## SET EXERCISE
Pull out each line of the material below that contains the string "http". Case matters.

---- DATA FOR PROCESSING

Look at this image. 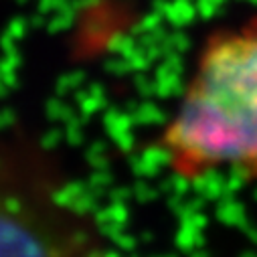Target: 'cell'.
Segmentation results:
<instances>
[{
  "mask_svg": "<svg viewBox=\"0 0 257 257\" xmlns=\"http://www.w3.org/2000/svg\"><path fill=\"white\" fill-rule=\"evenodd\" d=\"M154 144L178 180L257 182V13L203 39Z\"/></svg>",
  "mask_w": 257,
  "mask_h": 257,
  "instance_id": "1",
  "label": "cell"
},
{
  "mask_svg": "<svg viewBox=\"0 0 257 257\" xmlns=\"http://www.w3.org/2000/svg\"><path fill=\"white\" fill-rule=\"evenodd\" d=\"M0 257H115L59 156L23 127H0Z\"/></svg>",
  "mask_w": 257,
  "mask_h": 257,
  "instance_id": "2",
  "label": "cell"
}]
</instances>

--------

## TASK ANSWER
  "mask_svg": "<svg viewBox=\"0 0 257 257\" xmlns=\"http://www.w3.org/2000/svg\"><path fill=\"white\" fill-rule=\"evenodd\" d=\"M154 144L178 180L257 182V13L203 39Z\"/></svg>",
  "mask_svg": "<svg viewBox=\"0 0 257 257\" xmlns=\"http://www.w3.org/2000/svg\"><path fill=\"white\" fill-rule=\"evenodd\" d=\"M0 257H115L59 156L23 127H0Z\"/></svg>",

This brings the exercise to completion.